The Irish are bad drunks who can't handle their liquor, like Italians and an obscure Bolivian tribe says Malcolm Gladwell in the latest issue of New Yorker.
The world's most famous pop psychologist bases his evidence on studies of various ethnic groups in New Haven in the 1950s.
He says that Italians at the time drank every bit as much as Irish did, but that family rituals and practices meant that the drinking took place in a structured environment.
The Irish it seemed just got drunk, here there and everywhere. When it came to admission to the local alcoholic center, only 40 Italian names were mentioned while there were literally hundreds of Irish.
Hey listen, 1950s New Haven doesn't sound like Nirvana to me either and I might like a few scoops before heading home for the nightly bacon and cabbage too.

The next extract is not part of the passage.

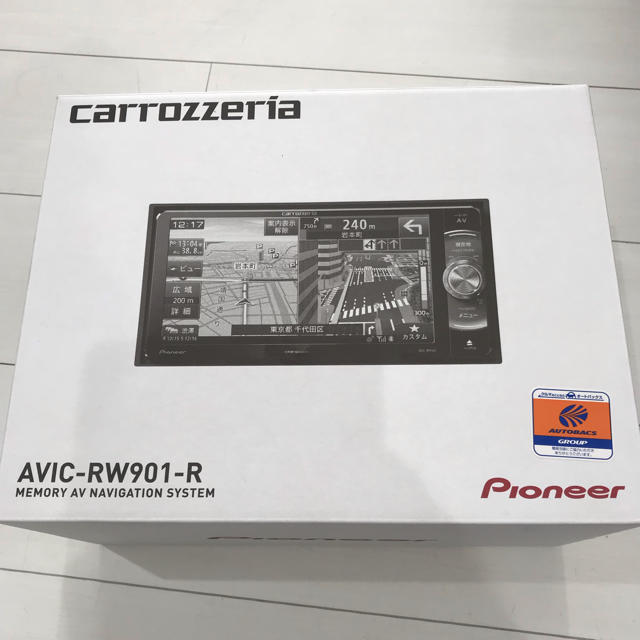 carrozzeria カロッツェリア 楽ナビ AVIC-RW901-Rカーナビ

A dollar to a dime the Italian Mama had a much better evening meal waiting with a nice glass of wine.
The Irish can't even stand up to the Cambia tribe in Bolivia says Gladwell, who drink 180 proof rum morning, noon and night, yet never get drunk or angry because it is all within a cohesive cultural structure.
Gladwell meanders on in his piece and throws in this gem.
"If you are good-looking and the world agrees that you are good-looking, drinking doesn't make you think you're even better-looking."
Huh? Methinks Malcolm might need a drop of the hard stuff to knock some of this nonsense out of him.